Pendant ce temps, les discours les plus durs ne choquent plus. Les thèses d’extrême droite ne sont plus périphériques : elles sont discutées, reprises, banalisées, parfois même portées par ceux-là mêmes qui prétendaient les combattre. La destruction du vivant s’accélère comme jamais. Pourtant le climat devient un enjeu secondaire, étouffé sous les urgences du moment. Les populistes, eux, avancent, recrutent, testent, infiltrent.

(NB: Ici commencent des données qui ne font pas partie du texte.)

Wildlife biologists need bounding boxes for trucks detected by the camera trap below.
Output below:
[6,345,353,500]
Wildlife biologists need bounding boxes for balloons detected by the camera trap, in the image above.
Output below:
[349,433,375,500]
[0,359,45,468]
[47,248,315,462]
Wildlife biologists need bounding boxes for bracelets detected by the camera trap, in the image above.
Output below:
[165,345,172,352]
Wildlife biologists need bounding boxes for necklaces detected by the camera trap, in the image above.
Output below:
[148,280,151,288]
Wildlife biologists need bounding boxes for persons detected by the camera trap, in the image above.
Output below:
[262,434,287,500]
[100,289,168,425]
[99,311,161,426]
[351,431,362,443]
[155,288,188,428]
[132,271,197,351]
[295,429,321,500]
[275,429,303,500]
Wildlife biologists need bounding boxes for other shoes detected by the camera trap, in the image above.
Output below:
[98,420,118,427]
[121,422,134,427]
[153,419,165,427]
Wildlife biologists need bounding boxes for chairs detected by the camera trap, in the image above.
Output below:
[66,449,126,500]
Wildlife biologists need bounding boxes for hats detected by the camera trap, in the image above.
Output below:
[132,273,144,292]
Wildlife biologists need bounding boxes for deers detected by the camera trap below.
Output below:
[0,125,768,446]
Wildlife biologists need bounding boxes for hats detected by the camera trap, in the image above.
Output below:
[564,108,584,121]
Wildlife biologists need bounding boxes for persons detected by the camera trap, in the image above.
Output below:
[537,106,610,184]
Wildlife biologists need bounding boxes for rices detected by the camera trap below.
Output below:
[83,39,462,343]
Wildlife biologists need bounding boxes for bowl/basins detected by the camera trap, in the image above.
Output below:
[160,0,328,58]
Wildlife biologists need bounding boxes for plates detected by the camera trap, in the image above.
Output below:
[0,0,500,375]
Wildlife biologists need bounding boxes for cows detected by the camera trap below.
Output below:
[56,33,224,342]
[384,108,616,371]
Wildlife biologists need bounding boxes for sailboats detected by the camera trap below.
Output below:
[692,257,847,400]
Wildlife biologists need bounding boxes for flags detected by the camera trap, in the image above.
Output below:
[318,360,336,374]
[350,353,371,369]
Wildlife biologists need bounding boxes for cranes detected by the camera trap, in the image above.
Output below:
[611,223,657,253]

Tout est là. Le danger est documenté, visible, constant. Et pourtant, les ruptures se font trop rares. Les sursauts trop timides. Comme si l’ampleur de la menace paralysait plus qu’elle ne mobilisait. Comme si la gravité des faits avait cessé d’alarmer. Comme si la catastrophe n’était plus un électrochoc, mais un décor de fond. L’inaction n’est pas toujours le fruit de l’ignorance.

Ce silence apparent n’est pas neutre. Il fabrique résignation, cynisme et vide. Chaque espace abandonné par la citoyenneté est aussitôt occupé, sans hasard, par ceux qui avancent sans scrupule, ni contre-pouvoir. Les monstres de Gramsci ne surgissent pas du néant : ils se glissent dans les vides que nous laissons.

Il ne s’agit pas de blâmer ceux qui luttent encore. Mais de nommer ce qu’une forme de passivité collective permet. Parce qu’au bout du silence, il n’y a pas l’apaisement. Il y a la confiscation du sens. La banalisation de la violence. Le recul de ce qui nous faisait tenir encore debout.

Dans ce clair-obscur où les repères vacillent, il ne suffit pas d’avoir raison. Il faut tenir la position. Continuer à nommer. À dénoncer. À défendre. À faire obstacle. Même quand l’attention publique semble s’effriter. Même quand les voix critiques sont marginalisées. La solidarité et l’écoute ne sont pas des naïvetés. Ce sont des choix politiques. Des actes de résistance. Des digues face à l’avalanche.

Ce qui surgira demain dépend de ce que l’on abandonne aujourd’hui. Les monstres ne réclament qu’une chose : que l’on se taise. Alors, il faut rester là. Parler. Agir. Rallumer ce qui vacille. Ne pas céder. Parce que ce clair-obscur ne peut pas durer, parce qu’il ne durera pas. Il enfantera de quelque chose.